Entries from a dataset
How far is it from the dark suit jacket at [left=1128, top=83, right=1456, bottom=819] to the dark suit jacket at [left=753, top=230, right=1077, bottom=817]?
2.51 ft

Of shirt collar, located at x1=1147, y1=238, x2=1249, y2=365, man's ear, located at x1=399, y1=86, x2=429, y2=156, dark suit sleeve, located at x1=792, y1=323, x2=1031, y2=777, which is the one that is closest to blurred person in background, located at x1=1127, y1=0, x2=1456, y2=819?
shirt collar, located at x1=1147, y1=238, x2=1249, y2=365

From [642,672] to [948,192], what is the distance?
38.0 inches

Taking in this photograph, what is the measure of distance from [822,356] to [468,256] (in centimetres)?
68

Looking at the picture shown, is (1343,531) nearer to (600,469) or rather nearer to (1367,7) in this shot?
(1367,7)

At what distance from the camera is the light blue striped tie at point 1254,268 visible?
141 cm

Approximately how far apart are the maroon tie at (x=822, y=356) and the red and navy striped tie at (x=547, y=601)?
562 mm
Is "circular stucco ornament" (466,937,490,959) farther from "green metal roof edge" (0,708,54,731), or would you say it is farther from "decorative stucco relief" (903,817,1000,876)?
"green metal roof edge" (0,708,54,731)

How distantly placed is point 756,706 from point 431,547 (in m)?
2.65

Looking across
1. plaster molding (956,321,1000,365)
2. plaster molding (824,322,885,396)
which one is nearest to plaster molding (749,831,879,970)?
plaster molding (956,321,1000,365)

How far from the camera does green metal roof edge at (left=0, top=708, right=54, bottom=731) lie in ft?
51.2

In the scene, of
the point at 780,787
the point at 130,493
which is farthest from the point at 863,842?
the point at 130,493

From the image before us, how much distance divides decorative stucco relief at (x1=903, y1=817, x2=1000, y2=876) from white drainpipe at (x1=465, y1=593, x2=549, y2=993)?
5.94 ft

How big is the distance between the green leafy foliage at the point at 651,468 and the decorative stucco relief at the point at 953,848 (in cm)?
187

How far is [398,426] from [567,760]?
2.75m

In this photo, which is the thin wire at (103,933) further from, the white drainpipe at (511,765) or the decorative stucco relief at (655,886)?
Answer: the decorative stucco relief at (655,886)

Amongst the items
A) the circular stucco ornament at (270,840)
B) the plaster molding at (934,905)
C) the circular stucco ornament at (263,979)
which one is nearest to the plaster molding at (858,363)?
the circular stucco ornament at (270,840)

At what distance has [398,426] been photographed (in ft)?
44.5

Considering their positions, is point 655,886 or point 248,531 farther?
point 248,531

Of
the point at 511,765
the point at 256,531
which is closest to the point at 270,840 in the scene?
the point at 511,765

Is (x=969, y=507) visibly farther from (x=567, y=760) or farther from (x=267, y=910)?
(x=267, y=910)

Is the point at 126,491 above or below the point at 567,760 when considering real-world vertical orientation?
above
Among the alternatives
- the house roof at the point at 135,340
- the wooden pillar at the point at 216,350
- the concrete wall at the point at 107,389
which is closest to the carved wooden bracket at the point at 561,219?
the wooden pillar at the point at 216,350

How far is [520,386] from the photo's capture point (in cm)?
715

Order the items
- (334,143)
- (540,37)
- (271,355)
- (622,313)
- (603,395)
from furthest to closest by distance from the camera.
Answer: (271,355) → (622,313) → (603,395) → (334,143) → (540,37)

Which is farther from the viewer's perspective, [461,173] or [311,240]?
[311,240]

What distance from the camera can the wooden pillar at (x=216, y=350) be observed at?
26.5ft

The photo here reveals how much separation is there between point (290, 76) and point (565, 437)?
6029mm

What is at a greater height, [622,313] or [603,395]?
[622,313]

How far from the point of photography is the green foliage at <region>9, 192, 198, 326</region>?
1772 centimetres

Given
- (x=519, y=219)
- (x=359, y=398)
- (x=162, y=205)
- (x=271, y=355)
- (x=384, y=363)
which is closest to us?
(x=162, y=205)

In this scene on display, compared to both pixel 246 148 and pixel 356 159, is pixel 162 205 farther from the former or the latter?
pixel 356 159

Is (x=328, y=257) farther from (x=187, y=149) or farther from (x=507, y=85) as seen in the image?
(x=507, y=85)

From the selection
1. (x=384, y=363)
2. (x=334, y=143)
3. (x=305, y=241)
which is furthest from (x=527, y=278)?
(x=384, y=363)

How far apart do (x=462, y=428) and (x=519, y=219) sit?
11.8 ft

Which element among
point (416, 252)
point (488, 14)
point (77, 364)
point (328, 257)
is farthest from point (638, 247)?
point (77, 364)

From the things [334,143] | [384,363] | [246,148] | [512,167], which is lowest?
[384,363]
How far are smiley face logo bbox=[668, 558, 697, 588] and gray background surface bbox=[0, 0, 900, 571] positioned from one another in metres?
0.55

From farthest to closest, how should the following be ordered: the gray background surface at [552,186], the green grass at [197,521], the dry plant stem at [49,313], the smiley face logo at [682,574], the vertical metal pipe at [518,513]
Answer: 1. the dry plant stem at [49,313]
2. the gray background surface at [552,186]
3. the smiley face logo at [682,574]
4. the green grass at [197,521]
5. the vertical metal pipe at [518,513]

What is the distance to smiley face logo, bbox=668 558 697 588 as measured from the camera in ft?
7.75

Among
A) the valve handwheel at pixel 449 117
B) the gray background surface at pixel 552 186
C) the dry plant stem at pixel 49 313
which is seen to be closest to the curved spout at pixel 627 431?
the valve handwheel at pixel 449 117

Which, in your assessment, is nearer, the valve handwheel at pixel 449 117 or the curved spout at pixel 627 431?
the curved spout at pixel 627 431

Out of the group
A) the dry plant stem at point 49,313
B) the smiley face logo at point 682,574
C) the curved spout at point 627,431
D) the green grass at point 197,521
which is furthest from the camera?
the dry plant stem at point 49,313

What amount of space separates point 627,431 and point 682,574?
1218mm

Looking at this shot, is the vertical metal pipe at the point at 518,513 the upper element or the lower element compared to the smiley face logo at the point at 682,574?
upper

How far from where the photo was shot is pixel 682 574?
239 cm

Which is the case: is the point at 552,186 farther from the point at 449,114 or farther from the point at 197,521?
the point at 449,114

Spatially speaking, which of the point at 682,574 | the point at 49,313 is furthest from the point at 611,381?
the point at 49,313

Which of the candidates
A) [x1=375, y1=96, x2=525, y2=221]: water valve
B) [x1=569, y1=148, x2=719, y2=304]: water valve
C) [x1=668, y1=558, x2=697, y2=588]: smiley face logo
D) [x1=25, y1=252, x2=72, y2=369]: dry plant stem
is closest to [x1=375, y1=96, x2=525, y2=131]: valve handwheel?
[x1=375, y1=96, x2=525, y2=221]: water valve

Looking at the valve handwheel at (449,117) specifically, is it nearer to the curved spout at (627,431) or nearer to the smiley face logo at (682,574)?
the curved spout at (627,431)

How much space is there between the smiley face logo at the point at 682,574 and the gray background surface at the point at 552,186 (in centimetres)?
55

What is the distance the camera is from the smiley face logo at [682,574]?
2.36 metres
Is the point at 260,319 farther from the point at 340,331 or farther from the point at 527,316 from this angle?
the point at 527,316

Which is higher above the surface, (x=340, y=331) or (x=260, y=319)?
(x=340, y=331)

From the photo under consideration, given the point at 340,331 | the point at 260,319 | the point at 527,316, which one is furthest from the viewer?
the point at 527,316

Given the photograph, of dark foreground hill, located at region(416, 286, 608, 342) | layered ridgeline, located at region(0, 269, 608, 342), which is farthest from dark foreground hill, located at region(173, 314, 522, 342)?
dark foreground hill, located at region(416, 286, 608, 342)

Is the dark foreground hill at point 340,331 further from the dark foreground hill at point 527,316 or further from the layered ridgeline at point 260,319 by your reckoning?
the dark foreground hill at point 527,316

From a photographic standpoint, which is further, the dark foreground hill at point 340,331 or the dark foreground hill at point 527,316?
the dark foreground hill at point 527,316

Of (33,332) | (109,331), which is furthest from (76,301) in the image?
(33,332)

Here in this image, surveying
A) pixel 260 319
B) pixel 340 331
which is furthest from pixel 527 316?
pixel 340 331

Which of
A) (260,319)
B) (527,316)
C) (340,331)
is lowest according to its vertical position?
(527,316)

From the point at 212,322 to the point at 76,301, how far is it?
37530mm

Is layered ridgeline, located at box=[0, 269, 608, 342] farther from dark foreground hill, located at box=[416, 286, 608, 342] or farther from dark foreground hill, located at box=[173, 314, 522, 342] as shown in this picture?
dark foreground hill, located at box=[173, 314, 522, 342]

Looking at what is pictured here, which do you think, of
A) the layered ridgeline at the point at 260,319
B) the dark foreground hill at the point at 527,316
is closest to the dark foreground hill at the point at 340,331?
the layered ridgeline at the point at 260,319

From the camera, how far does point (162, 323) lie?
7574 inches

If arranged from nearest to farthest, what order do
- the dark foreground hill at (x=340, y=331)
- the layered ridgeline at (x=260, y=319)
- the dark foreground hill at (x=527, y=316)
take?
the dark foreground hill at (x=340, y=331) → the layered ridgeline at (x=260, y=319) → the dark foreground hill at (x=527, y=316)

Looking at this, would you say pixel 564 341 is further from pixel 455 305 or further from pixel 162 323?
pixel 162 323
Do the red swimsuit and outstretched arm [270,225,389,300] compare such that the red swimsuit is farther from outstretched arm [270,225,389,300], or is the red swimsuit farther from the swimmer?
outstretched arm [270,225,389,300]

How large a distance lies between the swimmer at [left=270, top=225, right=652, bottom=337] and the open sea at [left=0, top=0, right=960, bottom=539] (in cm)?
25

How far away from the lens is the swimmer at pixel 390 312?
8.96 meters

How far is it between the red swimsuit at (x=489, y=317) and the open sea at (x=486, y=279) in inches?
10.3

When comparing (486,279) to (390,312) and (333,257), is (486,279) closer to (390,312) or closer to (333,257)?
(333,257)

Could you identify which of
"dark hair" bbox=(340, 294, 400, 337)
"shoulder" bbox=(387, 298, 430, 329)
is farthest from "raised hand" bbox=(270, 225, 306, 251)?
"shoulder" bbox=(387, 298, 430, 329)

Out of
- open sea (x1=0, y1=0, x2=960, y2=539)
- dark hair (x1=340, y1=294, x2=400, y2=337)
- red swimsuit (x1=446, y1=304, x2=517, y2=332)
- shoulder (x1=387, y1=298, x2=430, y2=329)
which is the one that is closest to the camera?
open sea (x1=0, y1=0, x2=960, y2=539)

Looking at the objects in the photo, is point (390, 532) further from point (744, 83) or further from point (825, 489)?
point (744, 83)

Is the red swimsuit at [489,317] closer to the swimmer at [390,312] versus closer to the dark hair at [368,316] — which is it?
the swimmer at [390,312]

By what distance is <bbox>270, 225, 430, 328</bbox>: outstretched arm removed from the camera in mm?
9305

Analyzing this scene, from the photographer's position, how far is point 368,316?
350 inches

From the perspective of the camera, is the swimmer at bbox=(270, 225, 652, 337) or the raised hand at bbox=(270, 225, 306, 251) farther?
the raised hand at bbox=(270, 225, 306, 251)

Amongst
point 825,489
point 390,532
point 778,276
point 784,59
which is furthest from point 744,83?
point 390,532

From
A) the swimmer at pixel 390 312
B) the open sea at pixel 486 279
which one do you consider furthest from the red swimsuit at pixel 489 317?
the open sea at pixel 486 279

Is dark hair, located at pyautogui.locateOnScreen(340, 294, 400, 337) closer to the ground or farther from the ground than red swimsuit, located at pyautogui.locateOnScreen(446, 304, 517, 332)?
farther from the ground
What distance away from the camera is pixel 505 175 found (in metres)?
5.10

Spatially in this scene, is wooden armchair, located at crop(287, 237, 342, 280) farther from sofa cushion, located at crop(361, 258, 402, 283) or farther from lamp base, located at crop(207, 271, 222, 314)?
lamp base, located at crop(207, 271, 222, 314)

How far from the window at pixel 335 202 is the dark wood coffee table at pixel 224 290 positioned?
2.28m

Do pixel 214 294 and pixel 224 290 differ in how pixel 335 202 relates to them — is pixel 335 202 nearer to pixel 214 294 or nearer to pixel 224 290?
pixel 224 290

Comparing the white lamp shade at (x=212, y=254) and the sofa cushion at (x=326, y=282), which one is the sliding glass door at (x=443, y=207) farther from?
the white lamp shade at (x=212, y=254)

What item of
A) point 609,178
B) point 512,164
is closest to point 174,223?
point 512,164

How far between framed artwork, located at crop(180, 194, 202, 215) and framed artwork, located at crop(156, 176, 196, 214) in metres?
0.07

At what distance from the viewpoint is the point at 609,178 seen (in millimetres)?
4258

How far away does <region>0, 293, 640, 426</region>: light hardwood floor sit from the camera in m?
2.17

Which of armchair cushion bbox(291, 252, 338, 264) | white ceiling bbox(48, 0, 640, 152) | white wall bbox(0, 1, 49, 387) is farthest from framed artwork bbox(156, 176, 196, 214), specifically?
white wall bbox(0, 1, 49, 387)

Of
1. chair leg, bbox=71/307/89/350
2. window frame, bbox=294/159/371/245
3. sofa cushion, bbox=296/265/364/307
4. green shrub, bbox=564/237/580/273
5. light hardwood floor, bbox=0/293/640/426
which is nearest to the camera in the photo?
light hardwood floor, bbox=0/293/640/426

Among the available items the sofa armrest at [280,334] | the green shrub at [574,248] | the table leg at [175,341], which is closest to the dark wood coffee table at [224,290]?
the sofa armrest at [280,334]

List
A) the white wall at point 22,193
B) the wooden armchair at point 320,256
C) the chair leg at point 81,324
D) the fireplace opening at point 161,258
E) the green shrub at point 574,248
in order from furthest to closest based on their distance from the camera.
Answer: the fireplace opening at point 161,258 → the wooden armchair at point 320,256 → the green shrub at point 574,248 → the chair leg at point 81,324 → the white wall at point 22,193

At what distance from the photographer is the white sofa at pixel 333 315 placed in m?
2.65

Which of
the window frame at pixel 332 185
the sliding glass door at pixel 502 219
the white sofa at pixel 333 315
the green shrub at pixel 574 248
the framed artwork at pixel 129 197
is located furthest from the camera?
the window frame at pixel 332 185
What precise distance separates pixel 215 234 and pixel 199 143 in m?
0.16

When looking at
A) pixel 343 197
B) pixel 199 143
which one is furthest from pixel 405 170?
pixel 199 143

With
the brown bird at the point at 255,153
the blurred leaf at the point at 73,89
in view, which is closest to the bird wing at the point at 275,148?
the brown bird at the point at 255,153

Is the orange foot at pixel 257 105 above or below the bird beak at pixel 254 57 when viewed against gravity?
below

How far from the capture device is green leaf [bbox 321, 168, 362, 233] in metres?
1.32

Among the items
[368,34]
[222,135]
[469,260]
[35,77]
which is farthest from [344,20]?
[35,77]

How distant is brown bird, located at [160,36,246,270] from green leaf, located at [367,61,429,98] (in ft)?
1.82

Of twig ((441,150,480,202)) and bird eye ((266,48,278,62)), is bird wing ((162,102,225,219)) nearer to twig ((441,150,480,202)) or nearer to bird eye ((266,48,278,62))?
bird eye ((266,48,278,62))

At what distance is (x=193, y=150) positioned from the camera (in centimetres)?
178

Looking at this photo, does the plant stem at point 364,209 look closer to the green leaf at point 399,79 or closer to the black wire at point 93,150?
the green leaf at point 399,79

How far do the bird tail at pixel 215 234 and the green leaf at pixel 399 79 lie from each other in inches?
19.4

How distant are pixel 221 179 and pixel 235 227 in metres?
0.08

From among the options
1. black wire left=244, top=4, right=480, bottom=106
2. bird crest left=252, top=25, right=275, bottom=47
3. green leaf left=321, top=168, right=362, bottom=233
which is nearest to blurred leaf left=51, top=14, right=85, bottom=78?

◆ **Aim of the exercise**
Repeat word for word the lines from the start of the entries through the line that contains "38.0 inches", including that line.

◆ **Output of the exercise**
How far is it from the dark suit jacket at [left=1128, top=83, right=1456, bottom=819] to the dark suit jacket at [left=753, top=230, right=1077, bottom=817]?
2.51 ft

Of shirt collar, located at x1=1147, y1=238, x2=1249, y2=365, man's ear, located at x1=399, y1=86, x2=429, y2=156, dark suit sleeve, located at x1=792, y1=323, x2=1031, y2=777, which is the one that is closest to blurred person in background, located at x1=1127, y1=0, x2=1456, y2=819?
shirt collar, located at x1=1147, y1=238, x2=1249, y2=365

From [642,672] to [948,192], what is the distance?
38.0 inches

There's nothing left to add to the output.